- Cosa fare:
Riscrivi il testo su Fellini da "La Mostra del" a "magia su pellicola.", sostituendo "pellicola" con "celluloide".

- Testo di partenza:
L’idea è terapeutica e chissà che non divenga una prassi medica così come i 30 minuti di camminata al giorno che ormai si prescrivono nella ricetta al posto dei farmaci: una pillola di Fellini al giorno per stare meglio.

La Mostra del cinema di Venezia (28 agosto – 8 settembre) gioca d’anticipo: il 20 gennaio 2020 saranno 100 anni dalla nascita del maestro. Il festival lo celebra e con questo celebra lo stesso cinema, perché i film di Fellini sono sogno e magia su pellicola.

S’intitola “Federico Fellini in frames” il progetto speciale che l’Istituto Luce Cinecittà porta a Venezia, pillole da quell’immenso tesoro che è il suo Archivio Storico. Quest’anno l’omaggio tocca al regista di Rimini e piace pensare che a lui una biografia in pillole sarebbe piaciuta: cronache cinematografiche, prime di gala, premiazioni, backstage, lui al lavoro, sul set e lui al doppiaggio. Gli spezzoni si vedranno in sala prima dei film della selezione ufficiale, ma Fellini è anche altrove: c’è il restauro dello “Sceicco Bianco” (1952) curato dalla Fondazione Cineteca di Bologna nell’ambito del progetto Fellini 100 con Rti-Mediaset e Infinity, il suo primo film in assoluto (dopo l’esordio con Lattuada in “Luci del varietà, nel 1950), con Antonioni coautore del soggetto e Flaiano della sceneggiatura, musiche di Nino Rota e un fantastico Alberto Sordi protagonista (a proposito, nel 2020 sono 100 anni anche dalla sua nascita). E nel documentario in concorso a Venezia Classici “Fellini fine mai” con cui Eugenio Cappuccio omaggia in modo non convenzionale il maestro dei maestri con i materiali di archivio delle Teche Rai. Fellini a Venezia presentò il secondo film “I Vitelloni” nel ’53, premiato con il Leone d’argento così come l’anno successivo fu per “La Strada” (poi Oscar nel 1957). L’accoglienza tiepida nel ’55 per “Il bidone” lo convinse a non presentare più al Lido i suoi film (e ad andare a Cannes: “Le notti di Cabiria” nel 1957 vince con Giulietta Masina il premio per la migliore attrice e l’Oscar l’anno dopo; “La dolce vita” conquista la Palma d’oro nel 1960) fino a Fellini “Satyricon” nel ’69 e poi a “La nave va”.

- Estratto del materiale:
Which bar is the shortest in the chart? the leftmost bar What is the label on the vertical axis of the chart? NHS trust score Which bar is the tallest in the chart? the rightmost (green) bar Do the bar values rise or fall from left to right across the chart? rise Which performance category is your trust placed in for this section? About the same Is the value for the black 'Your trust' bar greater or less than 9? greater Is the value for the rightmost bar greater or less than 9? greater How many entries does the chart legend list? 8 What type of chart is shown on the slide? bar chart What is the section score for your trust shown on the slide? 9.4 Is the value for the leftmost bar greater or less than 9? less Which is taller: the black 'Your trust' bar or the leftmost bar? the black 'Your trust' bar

- Risultato:
La Mostra del cinema di Venezia (28 agosto – 8 settembre) gioca d’anticipo: il 20 gennaio 2020 saranno 100 anni dalla nascita del maestro. Il festival lo celebra e con questo celebra lo stesso cinema, perché i film di Fellini sono sogno e magia su celluloide.